● **REQUIRED ACTION**: Copy everything from "More Municipalities Cashing" down to "City in 2015." from the article on municipal accommodation taxes, word for word.

More Municipalities Cashing In on Tourism Recovery by Imposing Accommodation Taxes

Yomiuri Shimbun file photo
Tourists visit the UNESCO World Heritage Site of Hashima island, better known as Gunkanjima (Battleship Island), in Nagasaki City in 2015.

As tourism picks up in line with the easing of pandemic-related restrictions, the implementation of accommodation taxes is spreading among municipalities looking to cash in on the recovery.

The taxes provide a steady independent financial resource amid the declining population and the resulting loss of tax revenues, but attempts to introduce them were put on the back burner during the pandemic.

The income is primarily intended to be used to promote tourism, but there are concerns that the taxes will also make tourism more expensive.

The tax is among a number of non-statutory taxes that can be collected by local governments with the consent of the Internal Affairs and Communications Minister. It applies to hotels and other accommodation entities, and the tax rate and use of the revenues are determined by local ordinance.

The Tokyo metropolitan government first introduced the tax in 2002. According to the ministry, as of April 1, such taxes have been adopted in three prefectures (Tokyo, Osaka and Fukuoka), five cities (Kanazawa, Kyoto, Fukuoka, Kitakyushu and Nagasaki), and Kutchan, Hokkaido.

‘Virtuous cycle’

Nagasaki established its accommodation tax ordinance last March, and began imposing the tax on April 1, taking into account the coronavirus situation.

The tax is ¥100 to ¥500 per person per night based on the room charge, and is expected to generate approximately ¥370 million in tax revenues in the initial fiscal year.

The city plans to use the funds to support the development of exhibition facilities and come up with ideas for hands-on activities for the Sites of Japan’s Meiji Industrial Revolution, which is inscribed on the UNESCO World Heritage List.

Prior to the pandemic, the city attracted about 2.7 million visitors per year, but that number dropped to about 1.14 million in 2021. “We hope to create a virtuous cycle by increasing the satisfaction and convenience of visitors, which will lead to an increase in the number of overnight stays,” said an official in charge.

In March, the town of Niseko, Hokkaido, known as an international ski resort, announced its intention to introduce a flat-rate occupancy tax of 2% of room rates.

After hearing the opinions of those in the lodging industry and others, the town plans to submit a draft ordinance to the town council by the end of this fiscal year.

Initial estimates, based on the number of overnight guests returning to pre-pandemic levels, show that the town can expect to take in ¥200 million in annual tax revenues.

The town government says the revenues will be used to improve the local transport infrastructure and to create a fund to support businesses affected by disasters and disease outbreaks.

The city of Matsue plans to set up this fiscal year a panel of experts to study the introduction of the tax. “We need to secure new financial resources to expand tourism, which is a vital industry [for us],” said a city official.

Deterring visitors

Some tourist destinations that were hard hit by the pandemic remain cautious about the tax.

When the hot spring resort city of Atami, Shizuoka Prefecture, solicited opinions from residents and businesses after compiling a draft ordinance last November to charge ¥200 per person per night, a number of concerns were raised.

Among the worries was that a tax would deter prospective visitors and send them to neighboring hot spring resorts, while others wanted more details on how the tax revenues would be used.

The advisory panel also sought more specific information, and the city decided not to submit the proposal to the February city assembly.

Muneaki Aoki, a professor of taxation theory at Kanagawa University, said: “Since this is a tax established independently by a local government, it is necessary to fully explain it to the local community and obtain their consent. It is also important to clearly show how the tax will be used after it is implemented.”

● **MATERIAL SUPPLIED**:

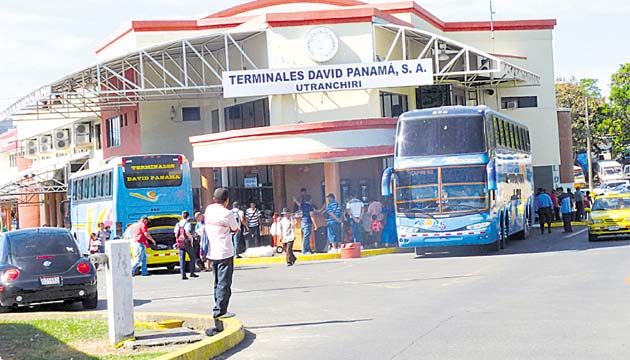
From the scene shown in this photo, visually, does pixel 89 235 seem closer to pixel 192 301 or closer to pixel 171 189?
pixel 171 189

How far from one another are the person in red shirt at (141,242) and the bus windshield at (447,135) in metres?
7.70

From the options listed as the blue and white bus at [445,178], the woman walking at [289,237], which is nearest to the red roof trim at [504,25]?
the blue and white bus at [445,178]

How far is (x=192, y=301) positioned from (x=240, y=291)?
1810mm

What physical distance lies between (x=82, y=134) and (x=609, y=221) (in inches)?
1348

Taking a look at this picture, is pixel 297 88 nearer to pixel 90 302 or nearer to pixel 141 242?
pixel 141 242

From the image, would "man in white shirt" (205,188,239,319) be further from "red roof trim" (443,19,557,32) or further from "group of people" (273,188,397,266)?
"red roof trim" (443,19,557,32)

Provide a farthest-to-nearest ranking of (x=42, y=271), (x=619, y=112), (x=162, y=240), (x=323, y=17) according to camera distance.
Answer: (x=619, y=112), (x=323, y=17), (x=162, y=240), (x=42, y=271)

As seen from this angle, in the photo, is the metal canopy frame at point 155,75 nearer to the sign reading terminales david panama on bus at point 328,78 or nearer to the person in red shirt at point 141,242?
the sign reading terminales david panama on bus at point 328,78

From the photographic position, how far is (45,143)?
61781 millimetres

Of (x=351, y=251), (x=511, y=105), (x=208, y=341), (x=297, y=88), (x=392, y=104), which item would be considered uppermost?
(x=511, y=105)

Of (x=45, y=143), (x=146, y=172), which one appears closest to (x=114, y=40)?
(x=146, y=172)

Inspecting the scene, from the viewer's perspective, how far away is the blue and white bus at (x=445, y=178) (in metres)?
25.3

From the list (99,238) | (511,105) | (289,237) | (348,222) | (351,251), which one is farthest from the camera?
(511,105)

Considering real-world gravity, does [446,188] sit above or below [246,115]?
below
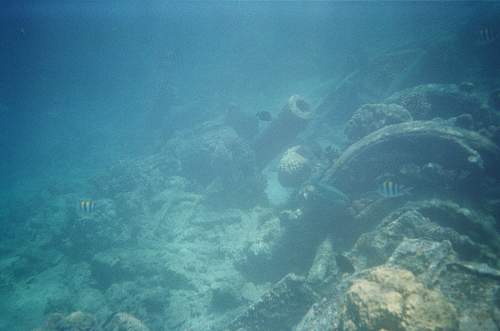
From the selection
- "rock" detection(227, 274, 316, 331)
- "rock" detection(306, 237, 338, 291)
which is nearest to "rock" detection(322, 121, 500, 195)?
"rock" detection(306, 237, 338, 291)

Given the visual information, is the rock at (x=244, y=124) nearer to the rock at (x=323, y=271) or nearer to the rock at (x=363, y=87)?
the rock at (x=363, y=87)

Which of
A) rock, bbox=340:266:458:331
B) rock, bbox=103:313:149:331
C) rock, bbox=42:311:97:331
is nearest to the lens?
rock, bbox=340:266:458:331

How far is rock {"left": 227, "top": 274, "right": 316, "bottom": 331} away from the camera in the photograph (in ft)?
17.7

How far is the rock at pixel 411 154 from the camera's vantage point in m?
6.21

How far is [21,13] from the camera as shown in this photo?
1254 inches

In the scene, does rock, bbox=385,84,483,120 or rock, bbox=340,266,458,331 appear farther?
rock, bbox=385,84,483,120

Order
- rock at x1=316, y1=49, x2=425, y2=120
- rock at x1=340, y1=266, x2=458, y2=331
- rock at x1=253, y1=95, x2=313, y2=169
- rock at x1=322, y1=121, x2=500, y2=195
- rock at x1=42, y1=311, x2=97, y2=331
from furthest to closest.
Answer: rock at x1=316, y1=49, x2=425, y2=120 < rock at x1=253, y1=95, x2=313, y2=169 < rock at x1=322, y1=121, x2=500, y2=195 < rock at x1=42, y1=311, x2=97, y2=331 < rock at x1=340, y1=266, x2=458, y2=331

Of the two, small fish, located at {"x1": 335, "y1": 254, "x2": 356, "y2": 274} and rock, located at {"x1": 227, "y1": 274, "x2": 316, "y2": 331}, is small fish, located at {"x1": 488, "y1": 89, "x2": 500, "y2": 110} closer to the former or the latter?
small fish, located at {"x1": 335, "y1": 254, "x2": 356, "y2": 274}

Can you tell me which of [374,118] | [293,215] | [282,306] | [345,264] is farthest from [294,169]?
[282,306]

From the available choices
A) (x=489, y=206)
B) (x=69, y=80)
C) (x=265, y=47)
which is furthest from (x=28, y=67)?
(x=489, y=206)

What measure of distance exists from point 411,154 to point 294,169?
4421 mm

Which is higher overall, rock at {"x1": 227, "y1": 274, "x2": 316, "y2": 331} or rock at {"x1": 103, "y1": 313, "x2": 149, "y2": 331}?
rock at {"x1": 227, "y1": 274, "x2": 316, "y2": 331}

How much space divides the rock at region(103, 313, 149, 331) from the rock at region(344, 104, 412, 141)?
8181mm

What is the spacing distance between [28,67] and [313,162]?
169 feet
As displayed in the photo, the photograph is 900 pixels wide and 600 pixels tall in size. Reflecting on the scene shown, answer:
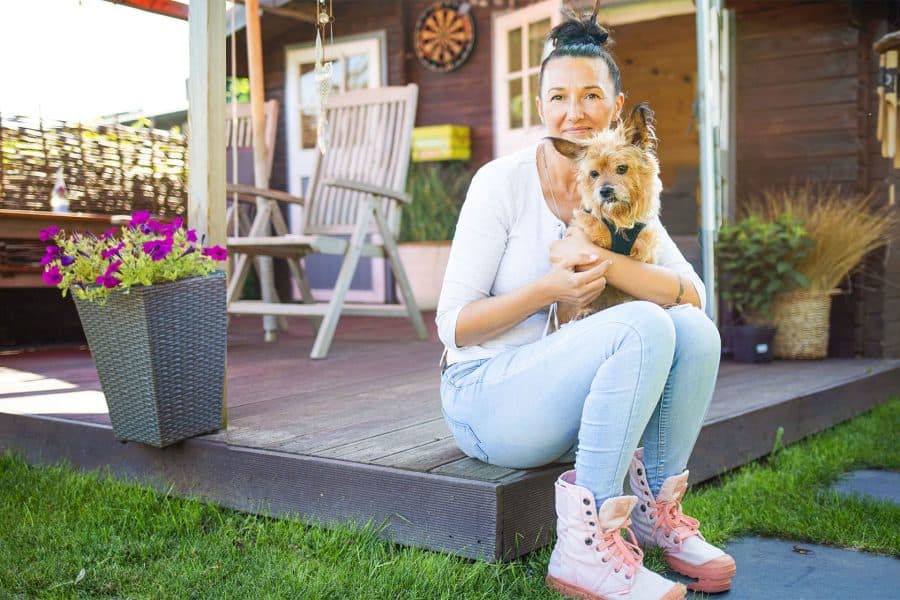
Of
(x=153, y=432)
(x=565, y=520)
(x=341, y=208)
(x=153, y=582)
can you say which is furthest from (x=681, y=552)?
(x=341, y=208)

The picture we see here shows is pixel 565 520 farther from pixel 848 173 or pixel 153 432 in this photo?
pixel 848 173

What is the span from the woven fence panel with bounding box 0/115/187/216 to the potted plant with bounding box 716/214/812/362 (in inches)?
108

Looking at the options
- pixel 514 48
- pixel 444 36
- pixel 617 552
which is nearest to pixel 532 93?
pixel 514 48

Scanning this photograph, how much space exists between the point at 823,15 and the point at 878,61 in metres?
0.31

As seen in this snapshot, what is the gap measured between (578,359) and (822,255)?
259 centimetres

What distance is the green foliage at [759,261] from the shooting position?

● **EXPECTED ANSWER**:
More Municipalities Cashing In on Tourism Recovery by Imposing Accommodation Taxes

Yomiuri Shimbun file photo
Tourists visit the UNESCO World Heritage Site of Hashima island, better known as Gunkanjima (Battleship Island), in Nagasaki City in 2015.